Sunday, 20 December 2009

Snow


Oh my gosh, how I wished I was off today, despite it being a good day at work, I just wanted to be with my baby - which in itself is nothing new, I'd always rather be with him than at work. But today and a Sunday of all days - a day when we normally go for walk or chill out and relax together, it was snowing. I'm not talking just a few snowflakes falling here either, it was snowing big time, sticking and mounting up; it was brilliant, I've not witnessed snowfall like it in Stockport for many a year.
As I said in my post yesterday, my baby and I both love snow and I can only imagine the fun and enjoyment we could have had if we'd gone for a walk in it together; it would have been perfect. It's our favourite weather, to see it falling all around, changing the perception of the surroundings and just adding a different atmosphere; it doesn't snow like this often and it chose a day when work kept us apart. All I wanted to do was to be with my baby, to hold his hand and go walking through the snow; we could have built a snowman and even had a snowball fight or a play fight together. Oh gosh, I so wanted to be with him and to be honest I was kind of gutted to find myself walking around at work watching all the snow go to waste. My baby sent me a text which I picked up whilst I was on my lunch and it just confirmed my desire, amongst other things he was also wishing we were out together enjoying the snowfall; weather like that is made for guys like us, seriously, we'd have had so much fun. Alas, it wasn't to be but fingers crossed that we are blessed with some more before Winter ends and on a day when we're off together.
Saying that, I don't know how far we'd have got if we had been off, my baby returned to his flat whilst I was working and the drive back to me was horrendous late afternoon. The roads were treacherous and it appeared they hadn't been treated so the snow was accumulating and compacting down to ice; my baby has never encountered driving conditions like it before. I've never thought about it like that before, I mean I don't drive so I don't fully understand the dynamics and dangers of navigating a car; I got scared for him, even though he returned safely to me. I just don't want my baby to face any undue danger that's all, because I love him...........
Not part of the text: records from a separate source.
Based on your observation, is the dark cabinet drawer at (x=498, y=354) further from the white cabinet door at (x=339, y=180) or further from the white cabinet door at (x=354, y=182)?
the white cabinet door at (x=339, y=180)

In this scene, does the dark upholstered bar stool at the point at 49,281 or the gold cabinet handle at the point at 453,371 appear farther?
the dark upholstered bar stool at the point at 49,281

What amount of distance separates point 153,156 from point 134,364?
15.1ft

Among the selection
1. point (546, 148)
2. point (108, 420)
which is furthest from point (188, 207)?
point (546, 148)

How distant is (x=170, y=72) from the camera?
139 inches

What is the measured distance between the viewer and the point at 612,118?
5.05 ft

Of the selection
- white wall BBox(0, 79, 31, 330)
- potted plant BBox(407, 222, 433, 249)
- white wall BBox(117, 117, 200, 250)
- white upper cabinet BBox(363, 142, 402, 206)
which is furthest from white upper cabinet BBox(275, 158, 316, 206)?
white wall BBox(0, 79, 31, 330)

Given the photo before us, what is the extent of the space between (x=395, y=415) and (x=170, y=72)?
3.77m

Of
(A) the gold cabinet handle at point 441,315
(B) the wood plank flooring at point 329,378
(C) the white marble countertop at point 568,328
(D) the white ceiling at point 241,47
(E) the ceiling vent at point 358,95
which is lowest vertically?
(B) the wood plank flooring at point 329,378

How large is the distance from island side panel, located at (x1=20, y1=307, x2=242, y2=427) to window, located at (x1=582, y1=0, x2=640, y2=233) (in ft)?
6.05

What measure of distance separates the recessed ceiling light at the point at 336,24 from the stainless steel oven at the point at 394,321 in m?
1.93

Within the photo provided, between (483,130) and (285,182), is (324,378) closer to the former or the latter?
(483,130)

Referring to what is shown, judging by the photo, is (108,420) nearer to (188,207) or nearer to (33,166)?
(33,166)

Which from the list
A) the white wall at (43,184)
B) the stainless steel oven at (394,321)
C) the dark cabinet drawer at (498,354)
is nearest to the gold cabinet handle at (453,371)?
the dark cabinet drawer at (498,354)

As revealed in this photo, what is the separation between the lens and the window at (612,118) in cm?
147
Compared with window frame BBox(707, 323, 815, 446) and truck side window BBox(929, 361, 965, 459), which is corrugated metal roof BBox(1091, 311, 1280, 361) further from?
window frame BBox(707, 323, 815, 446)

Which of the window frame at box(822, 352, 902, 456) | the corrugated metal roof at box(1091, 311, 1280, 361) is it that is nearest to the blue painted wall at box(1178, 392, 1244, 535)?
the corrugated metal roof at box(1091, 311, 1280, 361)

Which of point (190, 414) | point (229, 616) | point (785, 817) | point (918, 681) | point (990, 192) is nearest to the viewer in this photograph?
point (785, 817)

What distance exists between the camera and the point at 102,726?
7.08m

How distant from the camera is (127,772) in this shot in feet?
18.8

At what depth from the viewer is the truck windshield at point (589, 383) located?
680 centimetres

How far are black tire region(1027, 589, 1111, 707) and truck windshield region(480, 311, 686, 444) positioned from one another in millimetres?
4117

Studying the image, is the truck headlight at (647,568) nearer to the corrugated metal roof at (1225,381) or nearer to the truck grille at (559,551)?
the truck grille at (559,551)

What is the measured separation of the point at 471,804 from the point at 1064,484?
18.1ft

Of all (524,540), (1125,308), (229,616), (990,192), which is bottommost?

We shared a piping hot bath tonight, it was just divine; I just couldn't get my feet warm after I got home from work, I guess the cold really penetrated today. I've never enjoyed bath time so much, oh my gosh it did the trick and warmed me right through and now we both just feel so relaxed; how I hot bath just wiles away the aches and pains, it's a wonderful feeling on a cold Winters night. It's even better when it's shared with my baby, he just makes bath time so much fun - washing and massaging each other down is always such horny fun; drying each other off afterwards is always even better, my baby has such a gentle, erotic touch.
Now we're cuddled up on the sofa, I'm feeling toasty warm snuggled up close to my baby and we're enjoying a nightcap of Brandy to send us safely to bedtime. This post is being interrupted at regular intervals by further cuddles and kisses and I'm just so happy, sorry - we're both so happy. I'm sure we'll sleep well tonight, we have done all week in fact we were talking about it earlier; we've both slept so soundly of late - real, serious deep sleeps and we've woken so bright and refreshed as a result. Perhaps it's the recent cold weather, I think the cold tires you out anyway if for no other reason than for the fact your body is working harder to keep you warm. That and the fact that we both love going to bed, for sleeping as well as sex, although sex should never just be sanctioned to the bedroom. So I guess when it's cold you just look forward to going to bed even more, it's a place of warmth, comfort and sanctuary from the elements at play outside. It's even more welcoming when you get to share that bed with your boyfriend, he's my very own hot water bottle, he keeps me safe and warm through the cold, dark nights. I love him so much xoxoxoxoxoxoxoxoxoxoxoxoxox.
Goodnight blogger friends, sleep well, loving wishes from us xxxxxxxxxxxxxxxxxxxxx.